- Helena Kyle
Beachcombing For Litter
Value of Volunteering Series: Beach-combing For Litter
Previously Published in the Pineapple Post
By Helena Kyle
Ah, summertime, and the weather is fine! Whether you are visiting, live here year-round, spend most of your time indoors, or outdoors, a volunteer opportunity beckons.
The word, volunteer, might bring groups or organizations to mind. The Treasure Coast hosts a myriad of organizations in need of volunteers, that I will spotlight throughout the next several months, but this month, I am focusing on volunteer opportunities outside of organizations.
In a previous Pineapple Post article, The Value of Volunteering, I mentioned that one of the benefits of volunteering is the positive ripple effect. I pondered the upside and downside to ripple effect, due to an experience at a park near the ocean inlet. While walking the pier, I saw a great blue heron perched upon the pier railing. The bird stayed put, allowing me to come surprisingly close, close enough to notice a rusty fish hook piercing his feathers, near a wing; the hook was attached to a strand of fishing line approximately 7 inches long. The disheartening glimpse of the fish-hook snagged on that beautiful bird reminded me of how the positive ripple effect from volunteering affects our environment.

The first summer, after moving to the Treasure Coast, my husband and I walked along the ocean’s edge of Hobe Sound Beach, I had anticipated beach-combing for seashells, but instead, we filled our small bag with litter. We filled our 2 spare dog-doo bags as well; our ocean-phobic, “canine baby” stayed home. The beach was strewn with litter as far as the eye could see: plastic bottle caps, bottles, picnic utensils, broken chunks of plastic from buckets and just about anything made of plastic, party balloons, cigarette butts, deteriorating shoes and flip-flops of various sizes, rope, and swaths of netting. The litter was enmeshed in seaweed, sand and seashells.

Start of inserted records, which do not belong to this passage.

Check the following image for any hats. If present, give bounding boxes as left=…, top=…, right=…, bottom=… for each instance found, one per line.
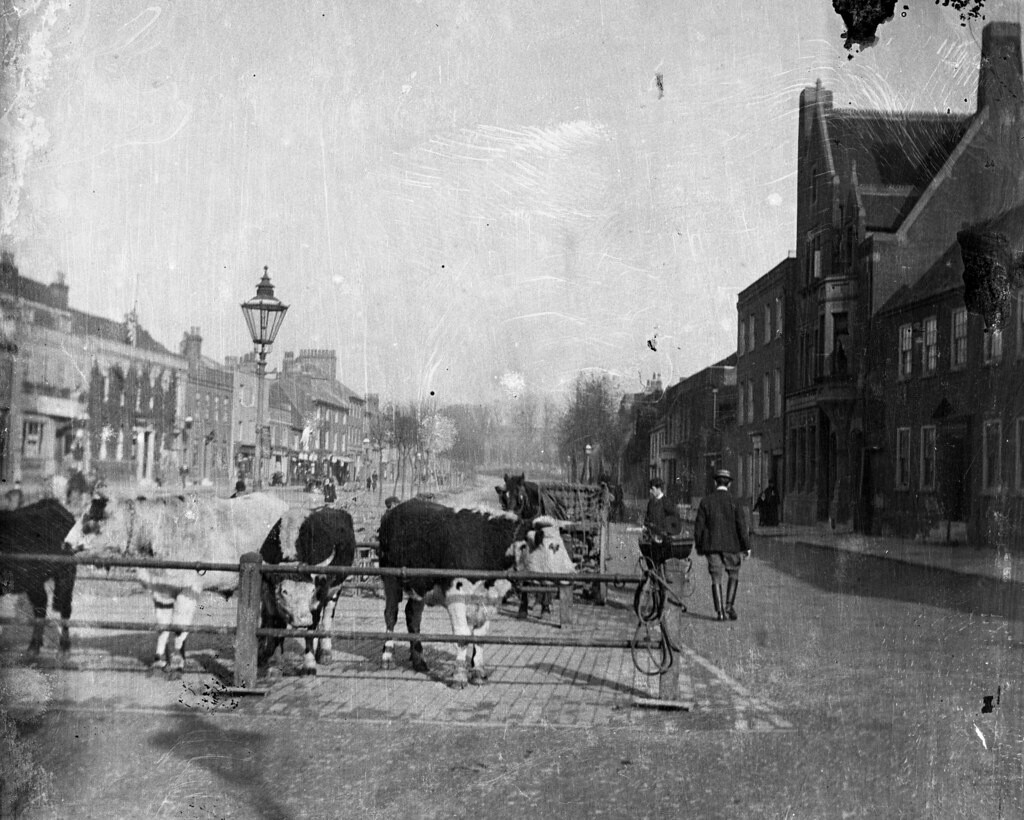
left=649, top=478, right=665, bottom=488
left=712, top=468, right=734, bottom=481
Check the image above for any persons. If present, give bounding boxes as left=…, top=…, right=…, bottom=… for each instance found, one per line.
left=366, top=477, right=371, bottom=489
left=5, top=479, right=25, bottom=510
left=752, top=492, right=767, bottom=526
left=694, top=470, right=750, bottom=620
left=235, top=476, right=245, bottom=492
left=644, top=479, right=678, bottom=583
left=765, top=479, right=781, bottom=526
left=372, top=471, right=378, bottom=492
left=601, top=470, right=611, bottom=492
left=324, top=477, right=337, bottom=502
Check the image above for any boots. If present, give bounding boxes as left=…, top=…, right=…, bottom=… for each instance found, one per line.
left=712, top=583, right=726, bottom=621
left=726, top=579, right=738, bottom=620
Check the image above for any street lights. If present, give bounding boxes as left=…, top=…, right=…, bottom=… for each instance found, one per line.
left=240, top=266, right=292, bottom=492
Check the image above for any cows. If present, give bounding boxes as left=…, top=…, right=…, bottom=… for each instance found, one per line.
left=0, top=490, right=357, bottom=674
left=377, top=497, right=575, bottom=689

The thought of birds, turtles and fish ingesting shards of plastic, bottle caps, or entangled in netting, turned our attention to beach-combing for litter.
We asked the life-guards on duty if there is an effort to clean the beach, and they mentioned that occasionally, a church group, or scout group conducts a clean-up event. At that point, we became freelance volunteers. We keep a stash of bags in our vehicle; small bags to thirty-gallon garbage bags, and gloves to protect our hands from unsanitary litter. The exercise from walking, breathing fresh ocean air, enjoying spectacular views, and keeping the positive ripple effect in motion, is most beneficial.
The next time you head out to go boating, fishing, paddle-boarding, beach-combing, or to enjoy a good read at the beach or park, consider taking a bag along, in case you see litter that may pose a danger to others, or to the abundant wildlife living in their natural habitat. Volunteering is invaluable, whether you volunteer as an individual, with a friend, in a group, or with an organization.
Let’s volunteer to keep the treasure in Treasure Coast – happy summer!